CVE-2025-62364 is a Local File Inclusion (LFI) vulnerability classified under CWE-59 (Improper Link Resolution Before File Access) affecting the open-source oobabooga text-generation-webui, a web interface for running Large Language Models. In versions up to 3.13, the vulnerability arises from the character picture upload feature, which improperly handles symbolic links within uploaded files. An attacker can craft and upload a text file containing a symbolic link that points to any arbitrary file path on the server's filesystem. When the application processes this upload, it follows the symbolic link and serves the contents of the linked file through the web interface. This behavior allows an unauthenticated attacker to read sensitive files without needing credentials or user interaction. The exposed files could include critical system configuration files, credential stores, or other confidential data, potentially enabling further attacks or information leakage. The vulnerability requires the attacker to have the ability to upload files to the server, which may be possible if the upload feature is publicly accessible or insufficiently protected. The issue is resolved in version 3.14 of the software. The CVSS 3.1 base score is 6.2, reflecting a medium severity with high confidentiality impact, no integrity or availability impact, low attack complexity, no privileges required, and no user interaction needed. No known exploits are currently reported in the wild.

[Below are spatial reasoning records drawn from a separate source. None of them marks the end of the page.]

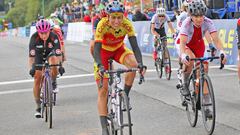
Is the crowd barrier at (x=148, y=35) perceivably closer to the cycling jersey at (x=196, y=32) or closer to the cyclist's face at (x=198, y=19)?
the cycling jersey at (x=196, y=32)

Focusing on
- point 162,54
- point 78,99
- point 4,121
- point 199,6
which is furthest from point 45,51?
point 162,54

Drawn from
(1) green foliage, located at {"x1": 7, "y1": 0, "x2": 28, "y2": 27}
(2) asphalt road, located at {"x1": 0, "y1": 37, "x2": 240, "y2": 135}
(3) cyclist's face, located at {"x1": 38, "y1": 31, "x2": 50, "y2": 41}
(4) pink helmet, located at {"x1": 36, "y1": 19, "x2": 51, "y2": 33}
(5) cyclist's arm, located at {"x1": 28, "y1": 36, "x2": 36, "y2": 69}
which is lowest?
(2) asphalt road, located at {"x1": 0, "y1": 37, "x2": 240, "y2": 135}

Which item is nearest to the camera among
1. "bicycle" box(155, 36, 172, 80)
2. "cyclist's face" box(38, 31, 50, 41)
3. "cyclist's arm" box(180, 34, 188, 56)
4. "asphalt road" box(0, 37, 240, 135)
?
"cyclist's arm" box(180, 34, 188, 56)

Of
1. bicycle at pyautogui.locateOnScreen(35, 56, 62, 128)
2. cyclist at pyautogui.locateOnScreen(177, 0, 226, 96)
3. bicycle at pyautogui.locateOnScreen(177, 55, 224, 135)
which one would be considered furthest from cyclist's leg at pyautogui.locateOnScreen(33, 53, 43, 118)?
bicycle at pyautogui.locateOnScreen(177, 55, 224, 135)

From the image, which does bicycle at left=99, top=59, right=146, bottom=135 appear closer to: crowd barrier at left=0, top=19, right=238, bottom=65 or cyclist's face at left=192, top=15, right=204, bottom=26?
cyclist's face at left=192, top=15, right=204, bottom=26

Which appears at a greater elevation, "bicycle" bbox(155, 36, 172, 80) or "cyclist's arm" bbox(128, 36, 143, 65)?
"cyclist's arm" bbox(128, 36, 143, 65)

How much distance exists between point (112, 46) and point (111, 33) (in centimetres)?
30

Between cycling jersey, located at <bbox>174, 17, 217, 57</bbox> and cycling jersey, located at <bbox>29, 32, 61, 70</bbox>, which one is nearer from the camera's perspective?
cycling jersey, located at <bbox>174, 17, 217, 57</bbox>

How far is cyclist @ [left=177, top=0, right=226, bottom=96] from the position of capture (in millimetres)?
7598

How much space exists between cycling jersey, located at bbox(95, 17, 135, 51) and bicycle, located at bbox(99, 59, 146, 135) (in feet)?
1.69

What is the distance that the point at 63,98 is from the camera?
12.0 m

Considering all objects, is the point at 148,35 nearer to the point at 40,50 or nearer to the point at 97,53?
the point at 40,50

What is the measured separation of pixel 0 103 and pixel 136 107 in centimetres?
333

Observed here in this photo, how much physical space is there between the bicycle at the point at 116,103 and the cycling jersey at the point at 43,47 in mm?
2597
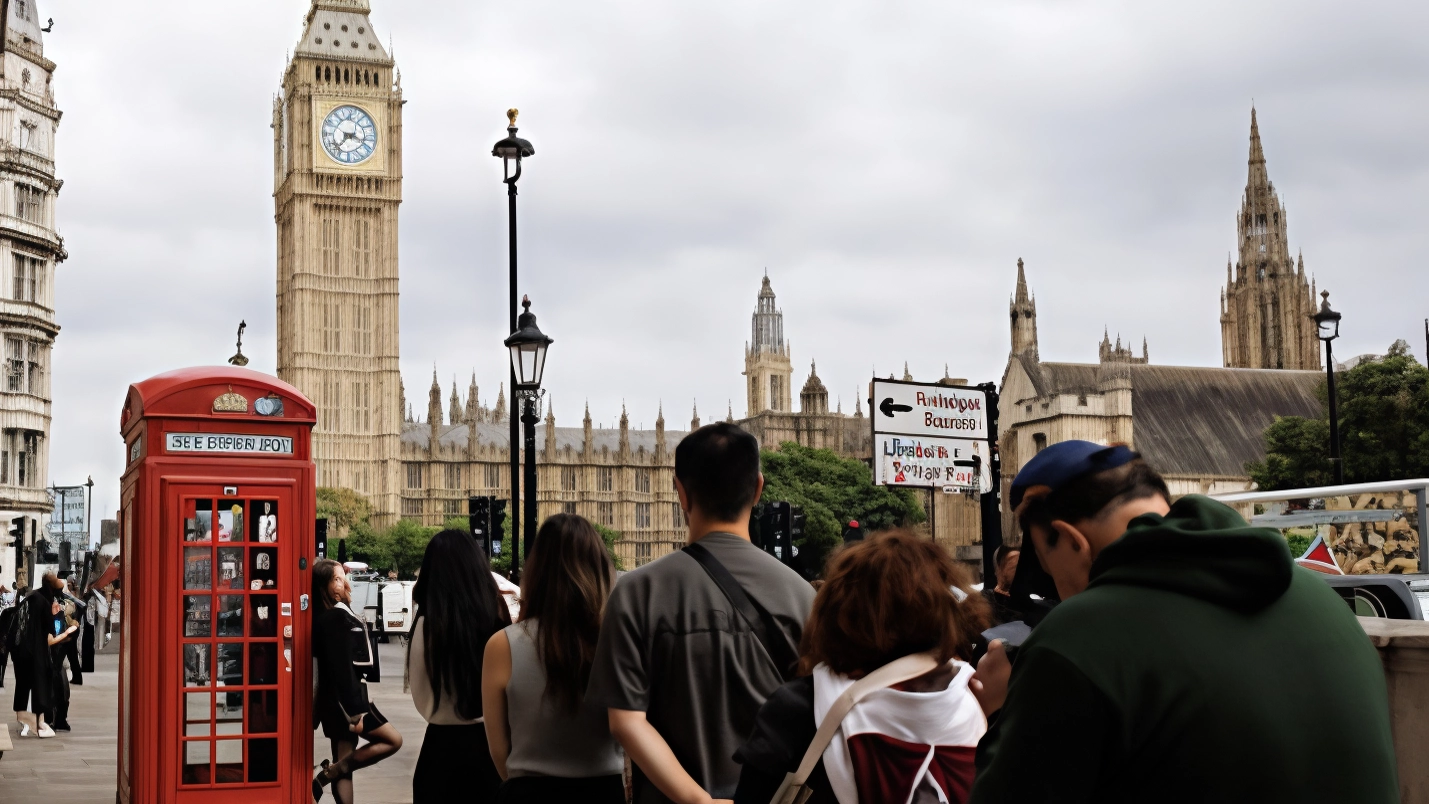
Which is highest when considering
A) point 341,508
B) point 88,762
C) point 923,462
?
point 341,508

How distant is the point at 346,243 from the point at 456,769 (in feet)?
299

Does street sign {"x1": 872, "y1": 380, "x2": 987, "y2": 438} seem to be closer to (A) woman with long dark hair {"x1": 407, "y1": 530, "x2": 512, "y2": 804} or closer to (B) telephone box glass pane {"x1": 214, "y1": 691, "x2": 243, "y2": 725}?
(B) telephone box glass pane {"x1": 214, "y1": 691, "x2": 243, "y2": 725}

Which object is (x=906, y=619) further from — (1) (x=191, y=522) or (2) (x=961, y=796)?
(1) (x=191, y=522)

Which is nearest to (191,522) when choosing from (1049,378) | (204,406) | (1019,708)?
(204,406)

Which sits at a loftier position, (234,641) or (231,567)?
(231,567)

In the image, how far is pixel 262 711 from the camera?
8367mm

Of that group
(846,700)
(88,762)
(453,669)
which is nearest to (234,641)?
(453,669)

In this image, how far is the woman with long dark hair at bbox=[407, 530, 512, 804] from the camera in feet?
18.4

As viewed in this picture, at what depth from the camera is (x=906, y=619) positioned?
10.2ft

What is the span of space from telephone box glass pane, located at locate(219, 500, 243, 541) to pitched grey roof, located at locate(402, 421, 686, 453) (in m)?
94.5

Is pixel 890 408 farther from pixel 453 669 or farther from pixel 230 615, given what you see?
pixel 453 669

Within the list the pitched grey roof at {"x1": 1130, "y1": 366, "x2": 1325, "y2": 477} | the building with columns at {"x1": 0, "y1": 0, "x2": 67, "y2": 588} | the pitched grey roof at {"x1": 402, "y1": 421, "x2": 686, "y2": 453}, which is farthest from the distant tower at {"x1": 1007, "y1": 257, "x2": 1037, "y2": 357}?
the building with columns at {"x1": 0, "y1": 0, "x2": 67, "y2": 588}

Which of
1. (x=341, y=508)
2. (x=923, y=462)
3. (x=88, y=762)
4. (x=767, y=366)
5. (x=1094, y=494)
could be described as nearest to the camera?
(x=1094, y=494)

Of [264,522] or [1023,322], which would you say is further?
[1023,322]
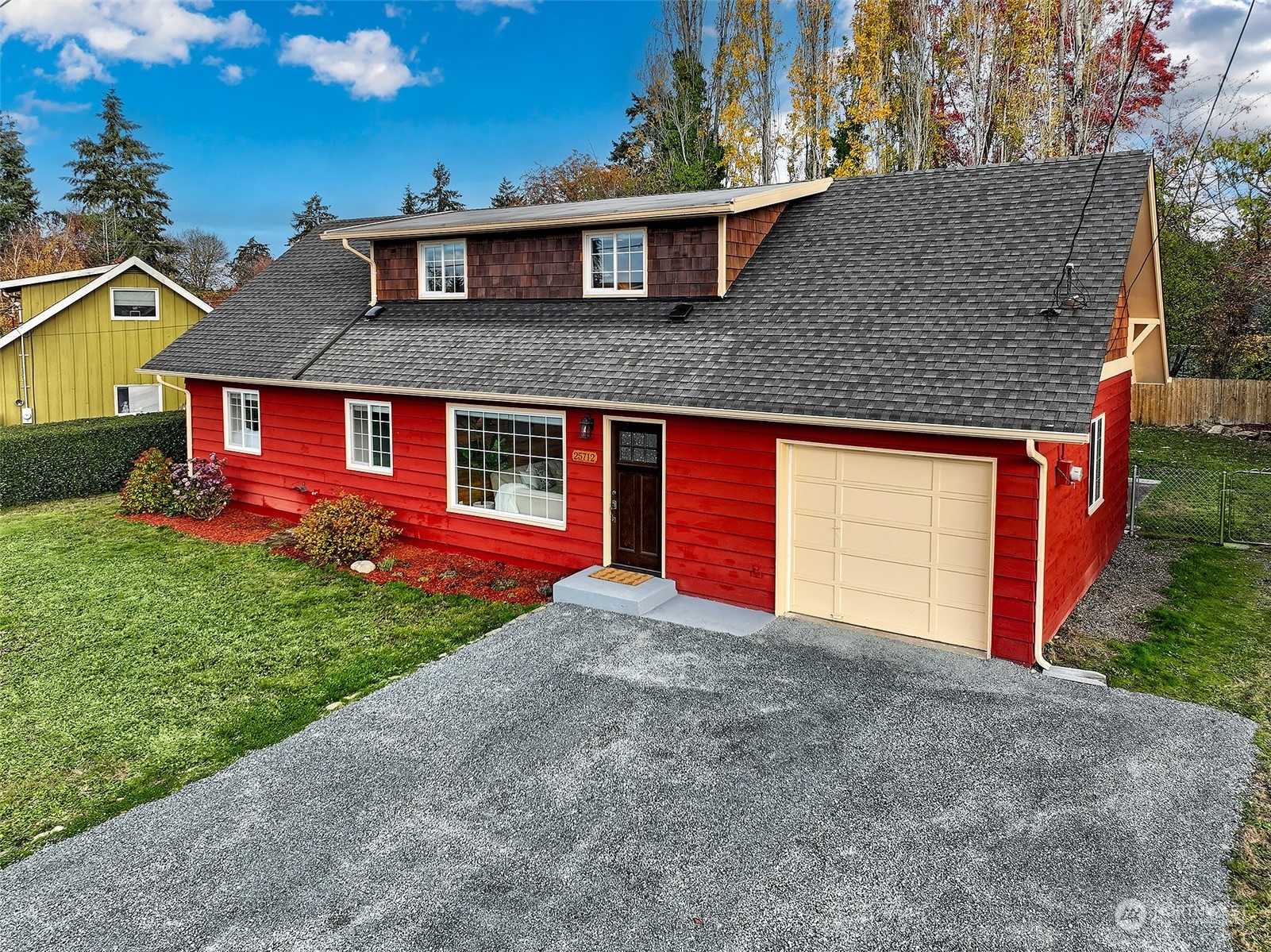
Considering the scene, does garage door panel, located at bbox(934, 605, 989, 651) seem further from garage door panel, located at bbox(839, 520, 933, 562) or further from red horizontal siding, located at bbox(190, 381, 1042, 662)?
garage door panel, located at bbox(839, 520, 933, 562)

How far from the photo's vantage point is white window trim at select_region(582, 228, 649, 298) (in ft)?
38.4

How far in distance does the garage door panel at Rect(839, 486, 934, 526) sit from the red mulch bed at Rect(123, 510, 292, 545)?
9380 mm

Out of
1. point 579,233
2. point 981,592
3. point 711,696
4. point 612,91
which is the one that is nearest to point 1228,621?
point 981,592

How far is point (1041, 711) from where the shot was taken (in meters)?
7.25

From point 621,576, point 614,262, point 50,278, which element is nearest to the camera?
point 621,576

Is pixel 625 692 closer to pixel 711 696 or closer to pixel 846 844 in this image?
pixel 711 696

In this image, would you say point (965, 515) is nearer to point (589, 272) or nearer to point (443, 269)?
point (589, 272)

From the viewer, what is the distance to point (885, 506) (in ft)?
28.6

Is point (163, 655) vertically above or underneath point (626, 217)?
underneath

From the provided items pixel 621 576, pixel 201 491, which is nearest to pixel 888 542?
pixel 621 576

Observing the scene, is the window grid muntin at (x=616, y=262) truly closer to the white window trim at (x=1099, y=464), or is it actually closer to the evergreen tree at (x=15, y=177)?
the white window trim at (x=1099, y=464)

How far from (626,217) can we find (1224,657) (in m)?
8.71

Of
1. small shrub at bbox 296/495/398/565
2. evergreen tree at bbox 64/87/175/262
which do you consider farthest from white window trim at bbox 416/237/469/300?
evergreen tree at bbox 64/87/175/262

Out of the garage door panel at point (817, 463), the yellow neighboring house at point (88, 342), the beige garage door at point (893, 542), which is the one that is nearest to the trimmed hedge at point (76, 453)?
the yellow neighboring house at point (88, 342)
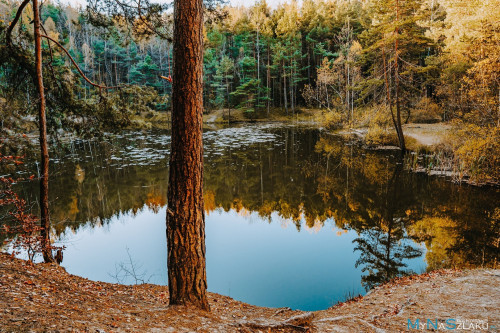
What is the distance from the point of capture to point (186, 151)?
3350 millimetres

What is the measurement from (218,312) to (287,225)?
18.6ft

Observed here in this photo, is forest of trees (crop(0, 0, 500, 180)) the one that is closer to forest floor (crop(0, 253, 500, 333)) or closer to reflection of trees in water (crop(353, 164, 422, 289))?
forest floor (crop(0, 253, 500, 333))

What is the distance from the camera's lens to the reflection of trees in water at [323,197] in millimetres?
8234

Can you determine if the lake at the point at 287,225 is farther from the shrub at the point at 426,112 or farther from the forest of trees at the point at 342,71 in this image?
the shrub at the point at 426,112

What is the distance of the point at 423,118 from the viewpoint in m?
25.0

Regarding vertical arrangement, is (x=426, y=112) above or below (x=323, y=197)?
above

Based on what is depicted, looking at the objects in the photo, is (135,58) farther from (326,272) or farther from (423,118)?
(326,272)

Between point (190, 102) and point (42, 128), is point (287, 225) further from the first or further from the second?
point (42, 128)

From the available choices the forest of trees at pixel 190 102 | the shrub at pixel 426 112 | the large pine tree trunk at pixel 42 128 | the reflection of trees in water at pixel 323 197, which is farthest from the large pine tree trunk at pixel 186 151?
the shrub at pixel 426 112

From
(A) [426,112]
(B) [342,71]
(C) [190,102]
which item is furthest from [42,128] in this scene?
(B) [342,71]

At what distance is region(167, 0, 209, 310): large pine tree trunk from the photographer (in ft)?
10.9

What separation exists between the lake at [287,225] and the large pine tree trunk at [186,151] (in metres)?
3.33

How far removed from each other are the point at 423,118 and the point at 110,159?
2599cm

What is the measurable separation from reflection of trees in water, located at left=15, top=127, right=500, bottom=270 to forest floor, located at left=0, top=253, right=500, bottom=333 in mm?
2356
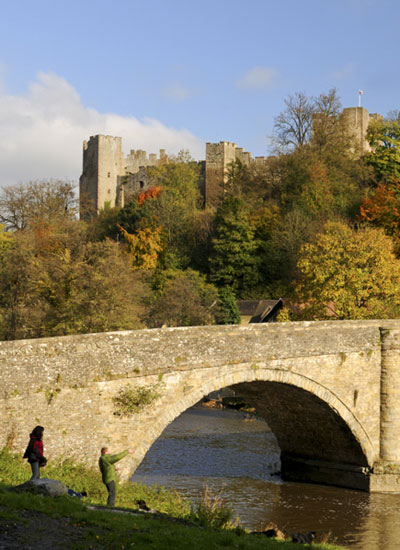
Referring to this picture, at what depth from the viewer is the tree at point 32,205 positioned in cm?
5825

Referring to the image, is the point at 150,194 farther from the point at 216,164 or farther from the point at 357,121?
the point at 357,121

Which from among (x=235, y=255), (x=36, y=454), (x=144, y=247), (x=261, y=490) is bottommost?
(x=261, y=490)

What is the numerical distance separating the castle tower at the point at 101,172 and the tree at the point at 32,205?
11005 millimetres

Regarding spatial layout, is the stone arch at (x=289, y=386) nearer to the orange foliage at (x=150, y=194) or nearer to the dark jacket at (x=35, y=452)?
the dark jacket at (x=35, y=452)

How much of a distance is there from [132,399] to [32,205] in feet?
144

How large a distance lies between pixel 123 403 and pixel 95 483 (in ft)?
7.26

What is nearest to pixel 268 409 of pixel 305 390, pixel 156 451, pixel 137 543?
pixel 305 390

For European organizations deploying the oobabooga text-generation-webui in versions up to 3.13, this vulnerability poses a significant risk of unauthorized disclosure of sensitive internal files. Exposure of configuration files or credentials could lead to further compromise, including privilege escalation or lateral movement within networks. Given the growing adoption of AI and LLM interfaces in research, education, and enterprise environments across Europe, organizations using this software in production or research settings could face data breaches or intellectual property theft. The vulnerability’s requirement for file upload access limits the attack surface but does not eliminate risk, especially if the upload endpoint is publicly accessible or insufficiently restricted. Confidentiality impact is high, but integrity and availability remain unaffected. The lack of authentication requirement increases risk, as any attacker with upload capability can exploit the flaw. This could undermine trust in AI platforms and lead to regulatory compliance issues under GDPR if personal or sensitive data is exposed.

The primary mitigation is to upgrade the oobabooga text-generation-webui to version 3.14 or later, where the vulnerability is fixed. Until upgrade is possible, organizations should restrict or disable the character picture upload feature, especially on publicly accessible instances. Implement strict access controls and authentication on the upload endpoint to prevent unauthenticated uploads. Employ file type validation and disallow symbolic link files or any file types that can contain links. Monitor logs for suspicious upload activity and access to sensitive files. Use web application firewalls (WAFs) to detect and block attempts to exploit symbolic link traversal. Conduct regular security audits of AI platform deployments and isolate these services within segmented network zones to limit exposure. Educate administrators and users about the risks of uploading untrusted files. Finally, maintain up-to-date backups and incident response plans in case of compromise.